To add to some of the confusion we went through, my husband picked up some version of the flu the week prior to her planned delivery and was terrified of getting our newborn sick. That was something we didn’t get to plan for. He even went to the doctor and got heavy medication from his doctor to be well on our special day but it took a little longer than expected to run its course. I was lucky enough to not have caught it but I did catch my own cold from being practically naked the cold hospital between the pumping and nursing. By the time we came home our son was a little sick too, with mostly a runny nose. It was a miracle our little girl didn’t catch any of it with only days of life and a little bit of breastmilk in her system to boost her immunity. So in some ways, maybe it was good she was in the NICU and away from us for a her first few days.

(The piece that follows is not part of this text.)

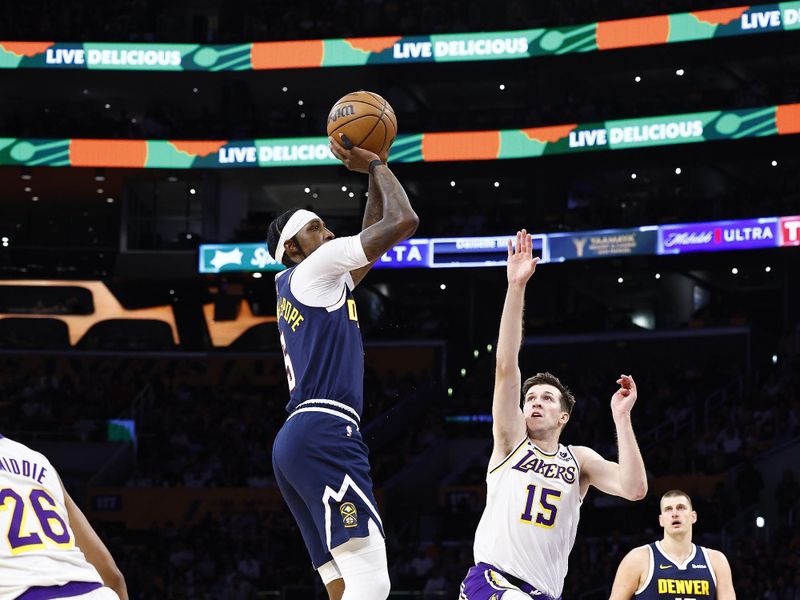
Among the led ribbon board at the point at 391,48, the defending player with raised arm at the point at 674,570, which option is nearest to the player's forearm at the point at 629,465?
the defending player with raised arm at the point at 674,570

As for that disconnected feeling I felt, I had it for most of our stay at the hospital. It was nice to be near her and hold her but around the nurses it felt weird, like I was holding someone else’s child. I guess it wasn’t til we were home spending our nights together, changing diapers, nursing, holding her pacifier in place and rocking her to sleep that I really felt like she was ours. I still don’t know if I went through any version of postpartum depression, it’s possible, but I pushed myself to overcome it and I made myself aware of it. If at any point I felt it was more serious I would have consulted for help. And now our little baby is a year and a half, a perfectly healthy little toddler, and we’re madly in love!
My name is Paula and I’m a mom of two scrumptious cuties. Thanks Mommy Blog became a project for me to help guide other new moms and current moms through any of my own personal experiences and struggles. My hobbies include singing, doing jigsaw puzzles, baking, designing and trying to stay creative.